A afirmação foi feita nesta quinta-feira (28), pelo secretário estadual de Gestão e Planejamento Estratégico (Segov), Eduardo Riedel, em entrevista ao Bom Dia MS, da TV Morena. Ele explicou que o estado faz essa interpretação porque se o STF acatar na análise do mérito o argumento das ações dos estados que pedem que na renegociação que ocorreu entre 2013 e 2014 fossem utilizados juros simples em vez de juros compostos (juros sobre juros), Mato Grosso do Sul passa de devedor a credor da União.

Riedel disse que a questão da dívida dos estados vem se arrastando desde 1997 e que em 2013 ocorreu a mudança na legislação que está sendo utilizada na argumentação das ações dos estados. Ele explicou que no caso de Mato Grosso do Sul, o pagamento da dívida compromete 15% de sua receita corrente líquida.

“Para se ter uma ideia do tamanho do problema, em 1997 quando foi constituída a dívida, o total dela era de R$ 2,2 bilhões. O estado pagou até 2015, R$ 7,2 bilhões e ainda estamos devendo com o cálculo atual R$ 7 bilhões.

Esse resultado decorre do pagamento de juros sobre juros”, diz.
Para R$ 2016, o secretário de Governo e Gestão Estratégica, diz que o estado pagaria, se fossem mantidas as condições atuais, R$ 1,2 bilhão a União.

Se o STF, entretanto, manter as decisões liminares concedidas a Mato Grosso do Sul e outras dez unidades da federação, ele comenta que em vez de dever o estado passará a ter a receber do governo federal e poderá utilizar os recursos que economizar dos pagamentos para ajustar suas contas e fazer investimentos. Secretário estadual de Governo e Gestão Estratética, Eduardo Riedel, falou sobre a dívida de MS em entrevista ao Bom Dia MS (Foto: Reprodução/TV Morena)
“Um valor desse montante equilibra as contas do estado e permite a condição de investimento, em por exemplo, mil quilômetros de pavimentação de asfalto, ou a construção de novos leitos hospitalares.

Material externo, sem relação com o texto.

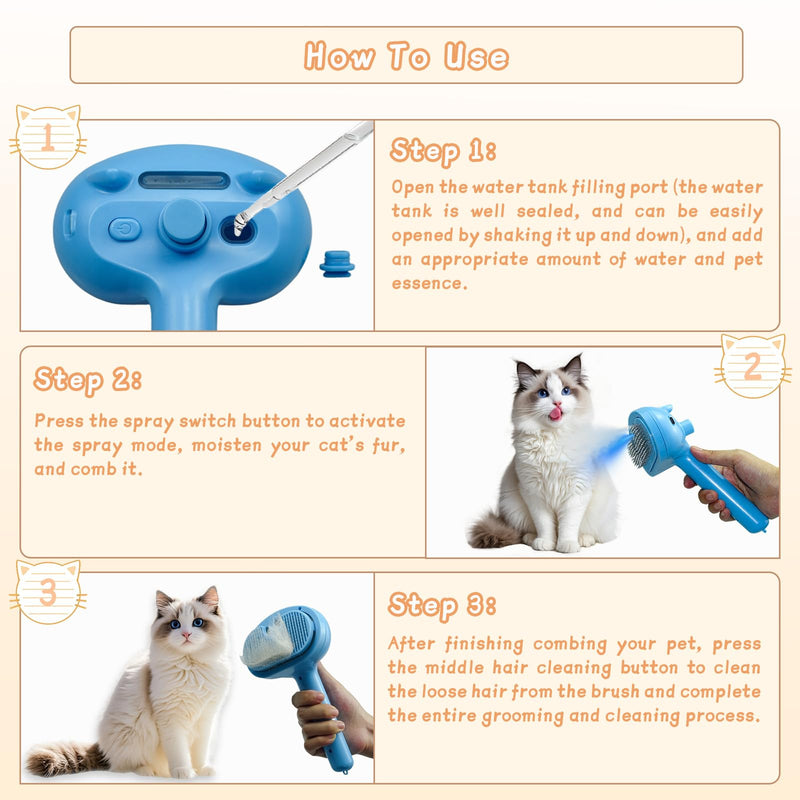 How To Use

1

Step 1:

Open the water tank filling port (the water tank is well sealed, and can be easily opened by shaking it up and down), and add an appropriate amount of water and pet essence.

Step 2:

Press the spray switch button to activate the spray mode, moisten your cat's fur, and comb it.

2

3

Step 3:

After finishing combing your pet, press the middle hair cleaning button to clean the loose hair from the brush and complete the entire grooming and cleaning process.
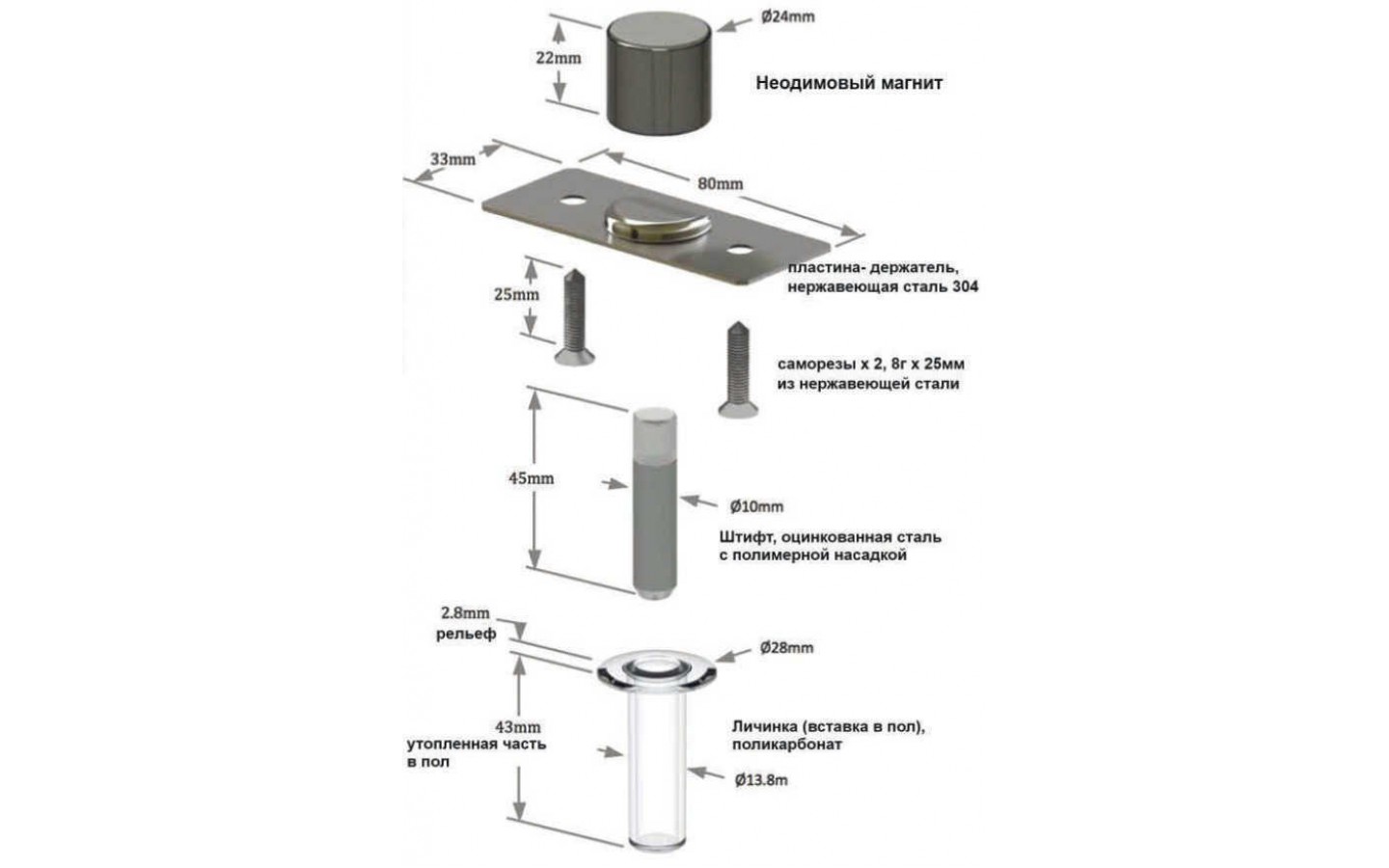 22mm

Ø24mm

Неодимовый магнит

33mm

80mm

пластина- держатель, нержавеющая сталь 304

25mm

саморезы х 2, 8г х 25мм из нержавеющей стали

45mm

Ø10mm

Штифт, оцинкованная сталь с полимерной насадкой

2.8mm рельеф

Ø28mm

43mm утопленная часть в пол

Личинка (вставка в пол), поликарбонат

Ø13.8m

Traz um folego para o avanço em uma série de políticas”, analisa, completando, entretanto, que a suspensão do julgamento pelo STF visa assegurar um tempo para que estados e União busquem um acordo sobre a questão para que ela não seja decidida pela via judicial.
“Essa é uma discussão em que se tem de ter muita cautela.

A decisão do supremo foi nesse sentido, cautelosa, trazendo e buscando prazo para que haja negociação e entendimento entre os estados e União”, disse o secretário, lembrando, no entanto, que o país atravessa um momento político conturbado, em que o Senado analisa o pedido de impeachment da presidente da República, Dilma Rousseff (PT).